Tessarz, P., Mogk, A., & Bukau, B. (2008). Substrate threading through the central pore of the Hsp104 chaperone as a common mechanism for protein disaggregation and prion propagation. Mol Microbiol, 68(1), 87-97. doi:10.1111/j.1365-2958.2008.06135.x.


Cite as: https://hdl.handle.net/21.11116/0000-000B-6E50-0
Abstract
The oligomeric AAA+ chaperone Hsp104 is essential for thermotolerance development and prion propagation in yeast. Thermotolerance relies on the ability of Hsp104 to cooperate with the Hsp70 chaperone system in the reactivation of heat-aggregated proteins. Prion propagation requires the Hsp104-dependent fragmentation of prion fibrils to create infectious seeds. It remained elusive whether both processes rely on common or different activities of Hsp104. Specifically, protein reactivation has been suggested to require a substrate threading activity of Hsp104 whereas fibril fragmentation may be mediated by a crowbar activity.

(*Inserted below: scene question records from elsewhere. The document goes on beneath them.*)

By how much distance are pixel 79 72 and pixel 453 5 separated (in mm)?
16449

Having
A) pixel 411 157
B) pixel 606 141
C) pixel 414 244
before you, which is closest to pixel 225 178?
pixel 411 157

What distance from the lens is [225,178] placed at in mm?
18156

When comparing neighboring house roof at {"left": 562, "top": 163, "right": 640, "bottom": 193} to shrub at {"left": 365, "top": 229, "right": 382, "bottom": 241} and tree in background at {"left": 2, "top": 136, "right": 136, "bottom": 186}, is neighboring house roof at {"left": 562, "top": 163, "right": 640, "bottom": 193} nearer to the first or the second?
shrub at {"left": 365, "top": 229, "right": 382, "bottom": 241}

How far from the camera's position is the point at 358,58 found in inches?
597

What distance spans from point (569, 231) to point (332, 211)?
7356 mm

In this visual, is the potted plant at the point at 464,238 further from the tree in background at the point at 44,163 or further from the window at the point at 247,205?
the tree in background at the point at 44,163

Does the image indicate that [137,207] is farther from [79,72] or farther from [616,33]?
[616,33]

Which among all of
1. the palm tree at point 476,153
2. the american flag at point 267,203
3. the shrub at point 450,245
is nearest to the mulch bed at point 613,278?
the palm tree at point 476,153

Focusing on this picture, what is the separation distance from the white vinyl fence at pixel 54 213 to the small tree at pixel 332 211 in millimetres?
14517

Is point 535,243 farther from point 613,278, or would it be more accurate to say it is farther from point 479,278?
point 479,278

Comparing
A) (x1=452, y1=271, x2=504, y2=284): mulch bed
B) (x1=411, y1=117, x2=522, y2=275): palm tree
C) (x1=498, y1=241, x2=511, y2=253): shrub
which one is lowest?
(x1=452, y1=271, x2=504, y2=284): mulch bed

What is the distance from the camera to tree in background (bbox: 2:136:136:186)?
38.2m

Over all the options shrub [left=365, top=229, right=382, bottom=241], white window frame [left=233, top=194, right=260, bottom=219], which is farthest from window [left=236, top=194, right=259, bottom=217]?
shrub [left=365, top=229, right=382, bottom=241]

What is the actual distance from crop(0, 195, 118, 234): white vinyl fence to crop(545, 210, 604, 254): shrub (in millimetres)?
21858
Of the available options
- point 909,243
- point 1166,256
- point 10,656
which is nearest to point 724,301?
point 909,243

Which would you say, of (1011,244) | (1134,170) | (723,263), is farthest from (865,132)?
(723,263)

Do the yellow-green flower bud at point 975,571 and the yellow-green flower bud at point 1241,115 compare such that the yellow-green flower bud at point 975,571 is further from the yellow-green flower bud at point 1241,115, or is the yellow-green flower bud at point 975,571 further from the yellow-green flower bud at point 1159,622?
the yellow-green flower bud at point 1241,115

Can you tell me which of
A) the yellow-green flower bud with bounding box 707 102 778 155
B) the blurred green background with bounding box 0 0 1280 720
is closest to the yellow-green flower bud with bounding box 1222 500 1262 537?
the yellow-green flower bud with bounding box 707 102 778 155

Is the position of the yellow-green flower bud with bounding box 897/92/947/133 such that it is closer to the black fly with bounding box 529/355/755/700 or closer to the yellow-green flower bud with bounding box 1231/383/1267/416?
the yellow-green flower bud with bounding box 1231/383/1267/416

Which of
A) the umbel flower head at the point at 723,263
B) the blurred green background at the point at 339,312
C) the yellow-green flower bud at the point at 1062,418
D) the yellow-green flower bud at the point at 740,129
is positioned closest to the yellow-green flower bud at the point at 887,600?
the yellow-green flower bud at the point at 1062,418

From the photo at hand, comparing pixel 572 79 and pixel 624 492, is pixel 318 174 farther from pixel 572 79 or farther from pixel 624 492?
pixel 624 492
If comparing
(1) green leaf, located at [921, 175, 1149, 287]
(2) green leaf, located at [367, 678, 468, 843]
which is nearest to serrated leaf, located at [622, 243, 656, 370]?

Here we engineered an Hsp104 variant, HAP, which cooperates with the bacterial peptidase ClpP to form a novel proteolytic system. HAP threads aggregated model substrates as well as the yeast prion Sup35 through its central pore into associated ClpP. HAP variants that harbour a reduced threading activity were affected in both protein disaggregation and prion propagation, demonstrating that substrate threading represents the common mechanism for the processing of both substrate classes.